Seit dem Afrika-Cup läuft Guy Demel auf der Felge. Das kraftraubende Turnier im Januar in Angola hat den 28-jährigen Ivorer in eine fiese Leistungskrise gestürzt. Der Abwehr-Allrounder ist mit sich selbst total unzufrieden. "Es stimmt", berichtet der 28-Jährige erfrischend selbstkritisch, "ich komme einfach nicht zu meiner Leistung." Damit sich das ganz schnell wieder ändert, hat Demel sich von der medizinischen Abteilung ein Spezialprogramm verpassen lassen.
Bei den Fans hat der Afrikaner mächtig Kredit die langezogenen "Guuuuy"-Rufe munterten den müden Verteidiger sogar beim Gastspiel in München immer wieder auf. "Das freut mich natürlich unheimlich", sagt Guy, "und ich möchte den Fans natürlich etwas zurückgeben." Aber er kann nicht und weiß aber auch nicht genau warum. "Ich habe alle Tests gemacht, die Ergebnisse sind in Ordnung.
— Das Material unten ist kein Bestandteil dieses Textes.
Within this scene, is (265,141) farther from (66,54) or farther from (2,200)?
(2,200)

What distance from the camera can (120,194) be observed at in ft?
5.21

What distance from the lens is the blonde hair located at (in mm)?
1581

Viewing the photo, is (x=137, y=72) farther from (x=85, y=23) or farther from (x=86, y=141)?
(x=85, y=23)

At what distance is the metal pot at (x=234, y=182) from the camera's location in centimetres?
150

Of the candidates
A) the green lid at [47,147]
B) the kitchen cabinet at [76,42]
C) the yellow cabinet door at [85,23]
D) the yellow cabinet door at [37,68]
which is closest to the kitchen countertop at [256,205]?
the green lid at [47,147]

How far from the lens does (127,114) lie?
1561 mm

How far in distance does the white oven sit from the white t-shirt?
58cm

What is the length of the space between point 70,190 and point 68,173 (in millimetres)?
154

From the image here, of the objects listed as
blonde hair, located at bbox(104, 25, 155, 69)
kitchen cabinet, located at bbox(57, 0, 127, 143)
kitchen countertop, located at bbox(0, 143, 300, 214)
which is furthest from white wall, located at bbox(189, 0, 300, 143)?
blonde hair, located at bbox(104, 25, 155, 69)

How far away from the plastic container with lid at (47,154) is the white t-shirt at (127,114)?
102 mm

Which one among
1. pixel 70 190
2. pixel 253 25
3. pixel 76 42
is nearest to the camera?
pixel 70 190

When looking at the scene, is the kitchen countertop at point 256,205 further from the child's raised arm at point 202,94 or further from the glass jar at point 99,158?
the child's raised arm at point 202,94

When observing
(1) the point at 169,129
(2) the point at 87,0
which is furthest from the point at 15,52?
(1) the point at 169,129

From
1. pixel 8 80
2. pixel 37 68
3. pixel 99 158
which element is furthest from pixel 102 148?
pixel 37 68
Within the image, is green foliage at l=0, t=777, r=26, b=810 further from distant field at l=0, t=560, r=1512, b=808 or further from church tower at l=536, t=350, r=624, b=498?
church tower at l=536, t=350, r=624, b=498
Aber man sieht ja, dass ich meine Bestform nicht habe, in Zweikämpfen nicht energisch genug bin."
Mit vereinten Kräften soll Demel wieder auf das Leistungsniveau gehievt werden, das ihn für den HSV seit 2005 so oft so wertvoll gemacht hat. "Der Konditionstrainer und die Ärzte haben ein Spezialprogramm für mich entwickelt", verrät Demel. Sonderschichten im Kraftraum, Nahrungsergänzungsmittel, Vitamine Guys geschundener Körper muss aufgepäppelt werden.
In München war schon eine leichte Aufwärtstendenz zu erkennen. Demel hatte Superstar Franck Ribéry im Griff bis auf die Situation, in der der Franzose das Spiel zugunsten der Münchner entschied. "Hätte ich mich richtig gut gefühlt, wäre das Tor vielleicht nicht gefallen", sagt der Hamburger. Gegen Hertha darf Demel erst einmal Pause machen.